The platform flips the traditional hiring funnel. Instead of applying to each role, candidates maintain one live profile. Employers can search and revisit profiles as openings arise. Fika is free for job seekers and charges employers only upon a successful hire, taking 10% of the candidate’s first-year salary — well below the 20% to 30% fees common among traditional recruiters.
Brothers Jakob and Alexander Dubois founded the company after a near-miss in their own hiring. While building social app Gaff, they almost rejected a candidate whose resume seemed weak.

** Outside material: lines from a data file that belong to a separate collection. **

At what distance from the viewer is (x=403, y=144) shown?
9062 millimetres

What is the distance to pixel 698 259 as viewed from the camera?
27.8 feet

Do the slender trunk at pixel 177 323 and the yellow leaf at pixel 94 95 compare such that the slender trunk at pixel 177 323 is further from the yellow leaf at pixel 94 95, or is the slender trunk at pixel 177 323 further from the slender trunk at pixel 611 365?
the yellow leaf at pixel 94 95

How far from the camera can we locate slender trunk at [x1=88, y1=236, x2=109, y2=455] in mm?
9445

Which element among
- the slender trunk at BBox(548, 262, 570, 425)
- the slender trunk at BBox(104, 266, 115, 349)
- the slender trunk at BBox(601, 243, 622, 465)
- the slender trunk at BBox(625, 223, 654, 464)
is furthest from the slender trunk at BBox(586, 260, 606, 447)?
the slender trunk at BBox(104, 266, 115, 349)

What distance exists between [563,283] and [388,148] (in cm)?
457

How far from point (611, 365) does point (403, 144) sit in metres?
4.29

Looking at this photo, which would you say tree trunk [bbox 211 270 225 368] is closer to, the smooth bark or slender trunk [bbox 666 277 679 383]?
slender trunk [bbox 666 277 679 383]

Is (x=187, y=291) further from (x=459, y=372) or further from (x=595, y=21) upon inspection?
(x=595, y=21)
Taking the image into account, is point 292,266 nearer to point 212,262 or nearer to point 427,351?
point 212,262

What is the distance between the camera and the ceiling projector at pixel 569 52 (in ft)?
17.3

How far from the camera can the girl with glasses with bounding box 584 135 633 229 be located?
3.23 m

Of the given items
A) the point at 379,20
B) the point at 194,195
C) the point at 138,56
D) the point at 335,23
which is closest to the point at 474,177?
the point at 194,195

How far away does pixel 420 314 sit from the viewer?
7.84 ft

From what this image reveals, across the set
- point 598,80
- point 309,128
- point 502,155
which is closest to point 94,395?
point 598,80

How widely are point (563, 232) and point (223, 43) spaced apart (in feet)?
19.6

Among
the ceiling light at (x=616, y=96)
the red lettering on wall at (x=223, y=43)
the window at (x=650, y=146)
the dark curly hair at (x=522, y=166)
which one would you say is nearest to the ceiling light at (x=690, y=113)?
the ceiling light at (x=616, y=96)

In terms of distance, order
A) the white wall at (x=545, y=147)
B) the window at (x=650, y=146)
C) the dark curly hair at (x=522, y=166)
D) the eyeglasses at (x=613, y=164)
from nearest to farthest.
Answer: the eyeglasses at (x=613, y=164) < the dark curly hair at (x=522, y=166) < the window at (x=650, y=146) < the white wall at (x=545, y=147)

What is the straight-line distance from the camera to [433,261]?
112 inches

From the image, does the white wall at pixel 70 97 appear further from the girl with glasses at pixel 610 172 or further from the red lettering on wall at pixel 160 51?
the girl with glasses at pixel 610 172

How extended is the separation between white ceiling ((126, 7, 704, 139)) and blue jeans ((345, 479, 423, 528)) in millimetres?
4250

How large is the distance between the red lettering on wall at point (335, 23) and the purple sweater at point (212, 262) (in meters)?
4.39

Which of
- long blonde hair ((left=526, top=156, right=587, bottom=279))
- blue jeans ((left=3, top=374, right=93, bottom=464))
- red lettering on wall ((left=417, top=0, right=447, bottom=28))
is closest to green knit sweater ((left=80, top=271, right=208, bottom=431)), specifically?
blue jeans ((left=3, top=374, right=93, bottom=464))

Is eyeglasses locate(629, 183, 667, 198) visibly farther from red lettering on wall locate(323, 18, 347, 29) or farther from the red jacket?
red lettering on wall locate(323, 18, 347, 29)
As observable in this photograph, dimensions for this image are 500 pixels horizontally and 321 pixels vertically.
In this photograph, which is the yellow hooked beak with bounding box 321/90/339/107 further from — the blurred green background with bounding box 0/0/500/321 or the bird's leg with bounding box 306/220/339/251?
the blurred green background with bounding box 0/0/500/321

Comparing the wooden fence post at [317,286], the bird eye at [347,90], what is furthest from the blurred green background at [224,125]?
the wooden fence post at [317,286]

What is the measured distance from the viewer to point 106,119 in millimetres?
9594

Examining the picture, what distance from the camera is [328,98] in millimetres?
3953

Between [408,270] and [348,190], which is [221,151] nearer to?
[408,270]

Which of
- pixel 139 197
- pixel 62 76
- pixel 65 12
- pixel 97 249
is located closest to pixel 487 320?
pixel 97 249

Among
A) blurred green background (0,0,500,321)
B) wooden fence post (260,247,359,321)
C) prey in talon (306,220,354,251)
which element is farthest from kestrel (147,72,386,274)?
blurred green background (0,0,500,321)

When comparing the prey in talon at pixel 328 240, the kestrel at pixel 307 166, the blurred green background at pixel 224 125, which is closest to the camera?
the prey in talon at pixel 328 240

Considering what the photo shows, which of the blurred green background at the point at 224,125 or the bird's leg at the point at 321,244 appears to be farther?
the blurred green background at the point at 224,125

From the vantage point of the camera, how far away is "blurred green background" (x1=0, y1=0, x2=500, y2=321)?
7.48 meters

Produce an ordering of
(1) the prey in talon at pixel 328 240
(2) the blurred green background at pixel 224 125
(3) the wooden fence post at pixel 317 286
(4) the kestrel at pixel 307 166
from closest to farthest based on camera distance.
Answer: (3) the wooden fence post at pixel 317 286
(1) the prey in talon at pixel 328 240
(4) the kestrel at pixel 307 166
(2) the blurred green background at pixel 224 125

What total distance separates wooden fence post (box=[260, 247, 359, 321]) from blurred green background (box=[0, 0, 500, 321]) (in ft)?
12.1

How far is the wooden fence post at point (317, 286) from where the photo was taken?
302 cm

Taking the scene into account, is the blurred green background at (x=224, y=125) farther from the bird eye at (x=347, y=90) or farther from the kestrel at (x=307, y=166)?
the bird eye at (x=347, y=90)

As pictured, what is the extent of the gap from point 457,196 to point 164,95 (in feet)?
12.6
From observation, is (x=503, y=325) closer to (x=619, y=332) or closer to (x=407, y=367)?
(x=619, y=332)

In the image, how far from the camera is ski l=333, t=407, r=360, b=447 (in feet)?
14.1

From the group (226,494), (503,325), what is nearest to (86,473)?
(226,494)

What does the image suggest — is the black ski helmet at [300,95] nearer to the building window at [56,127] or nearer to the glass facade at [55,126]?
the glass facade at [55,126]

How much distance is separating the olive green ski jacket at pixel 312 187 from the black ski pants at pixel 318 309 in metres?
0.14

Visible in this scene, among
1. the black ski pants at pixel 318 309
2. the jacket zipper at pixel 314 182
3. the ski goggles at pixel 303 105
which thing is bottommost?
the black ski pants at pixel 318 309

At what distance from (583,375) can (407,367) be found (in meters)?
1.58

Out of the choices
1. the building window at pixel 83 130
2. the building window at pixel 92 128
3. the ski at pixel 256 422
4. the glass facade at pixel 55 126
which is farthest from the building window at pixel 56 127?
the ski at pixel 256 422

“When we were building [social app] Gaff, we spent a lot of time recruiting and almost passed on a candidate because his resume did not really stand out,” Jakob Dubois reportedly told media. “We ended up speaking with him anyway, and within minutes, his grit, drive, and ambition became obvious. Exactly the kind of person we wanted to hire.”
That experience crystallized their belief that traits like grit and drive rarely surface on paper. By letting candidates speak directly, Fika aims to surface soft skills and cultural fit early, potentially benefiting early-career professionals and those from non-traditional backgrounds.
However, the approach carries significant risks. Video profiles expose a candidate’s race, age, gender, and appearance upfront — factors that blind resume screening deliberately hides to reduce bias. Critics argue this could amplify discrimination, even if the AI itself is designed neutrally. Fika will need robust auditing and anti-bias measures to mitigate these concerns.
The platform opens early access this week, with a public launch planned for fall. It will debut in Sweden before expanding internationally. Already, over 100 companies are on the waitlist. If successful, Fika could add a new dimension to hiring, but its long-term impact hinges on how well it navigates the tension between human insight and algorithmic fairness.